A pandemic feels simultaneously so universal and so private.
11:00am: Time to settle down at my desk and do some research for that November conference paper. But with each of our four family members in a different college, literally, fall plans for re-opening are right now at peak preoccupation levels.
My husband is a college dean and is in a heated discussion with his leadership team on Zoom in the living room.
Note to self: check Souq for noise-cancelling headphones before September.
AUC has set an exemplary bar with its timely announcements of plans, but knowing for a month that I will be teaching online has lulled me into a false sense of predictability.
Five rapid-fire emails in my inbox wake me up. CLT wants my revised syllabi for online learning, yesterday! Sign up to learn how to up your Zoom game! Blackboard can do so much more than you think it can! I could spend this whole summer just figuring out a better microphone.
But wait, there are further complications with two more schools in the mix.
My younger son has learned that his Fall volleyball season is cancelled, and has seemingly lost the will to live.
My older son will move back into the dorms at his US college that is testing every student for COVID-19 twice a week.

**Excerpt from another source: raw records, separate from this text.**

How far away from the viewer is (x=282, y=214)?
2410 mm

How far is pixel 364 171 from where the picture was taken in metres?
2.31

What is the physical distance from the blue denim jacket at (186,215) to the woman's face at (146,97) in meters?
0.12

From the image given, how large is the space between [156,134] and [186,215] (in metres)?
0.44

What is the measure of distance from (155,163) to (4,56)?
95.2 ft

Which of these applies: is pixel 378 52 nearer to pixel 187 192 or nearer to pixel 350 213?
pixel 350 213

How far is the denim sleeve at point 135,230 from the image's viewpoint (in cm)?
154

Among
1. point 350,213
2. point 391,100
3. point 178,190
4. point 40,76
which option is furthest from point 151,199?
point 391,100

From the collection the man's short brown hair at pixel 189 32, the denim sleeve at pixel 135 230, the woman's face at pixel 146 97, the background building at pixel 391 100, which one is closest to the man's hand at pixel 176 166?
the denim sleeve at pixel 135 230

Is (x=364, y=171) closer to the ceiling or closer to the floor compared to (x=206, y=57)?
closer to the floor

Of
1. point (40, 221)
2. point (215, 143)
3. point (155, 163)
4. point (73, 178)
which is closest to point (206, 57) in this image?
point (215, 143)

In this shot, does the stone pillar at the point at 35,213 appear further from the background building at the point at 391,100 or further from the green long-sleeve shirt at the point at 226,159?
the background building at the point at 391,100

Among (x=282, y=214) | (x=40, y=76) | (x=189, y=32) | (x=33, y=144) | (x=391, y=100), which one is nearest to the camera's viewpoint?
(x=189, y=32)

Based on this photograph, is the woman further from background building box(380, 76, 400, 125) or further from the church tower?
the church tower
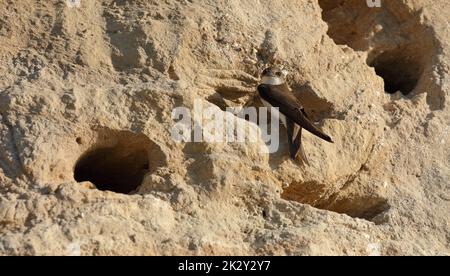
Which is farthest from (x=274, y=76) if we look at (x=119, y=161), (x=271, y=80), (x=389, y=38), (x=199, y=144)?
(x=389, y=38)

He needs to prepare a quarantine go-bag in case he tests positive at any point; the guys in hazmat suits will show up at his door to whisk him away to the isolation unit set up in the college parking lot.

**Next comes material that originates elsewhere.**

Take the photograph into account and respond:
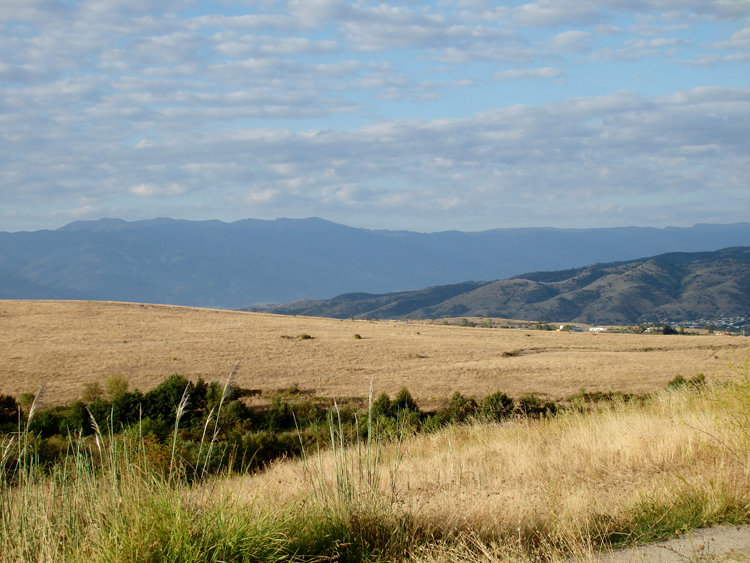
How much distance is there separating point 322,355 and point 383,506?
36580 mm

What should be in the bag?
The parents’ Facebook page is exploding with suggested items for the list! How is a mother ever supposed to focus on comparing early Muslim and Jewish legends about Hagar?
I keep telling myself I will only Facebook after dinner, only Facebook after dinner…starting tomorrow.
3:00pm: I talk on the phone with the AUC alum who is researching with me for my next book. The conversation not only gives me the boost of connecting with the world beyond my home, it also reminds me how much I really do love my research, and it’s because, ultimately, my students get excited about it too. I settle back at my desk to get lost in a happy trail of footnotes.
6:30pm: Dinner time, and despite seeing no one else all day, the three of us (the eldest has been stuck in the USA since March) have a long and lively conversation.
The day’s news and developments have us confused, thoughtful, and eager to process.
History is happening, and here we are, in the greatest city in the world.
8:00pm: My younger son’s school has opened its soccer field for individual use by advance reservation. We sally forth, tentatively, for our first outdoor evening in a long time. I am saddened by the sight of the dark, deserted campus, with so many memories of happier times.
We miss our oldest son; we should have been with him in California by now, and the disappointments just keep rolling in like waves. But we have tonight out on the field, just the three of us, and we need to hope.
So we throw a Frisbee, slowly at first, then stronger, whipping it hard and far, running and sweating.
We start to laugh, because joy always finds a way. Then suddenly there is a beating of large, pale wings above us. I have heard there are owls in Maadi, but in the hustle and noise of everyday life, I have never seen one.
We watch in awe as the large creature circles low above our heads, then banks away over the dark trees.
For a moment, we forget about the summer that should have been, and are caught up in wonder at the summer we are having.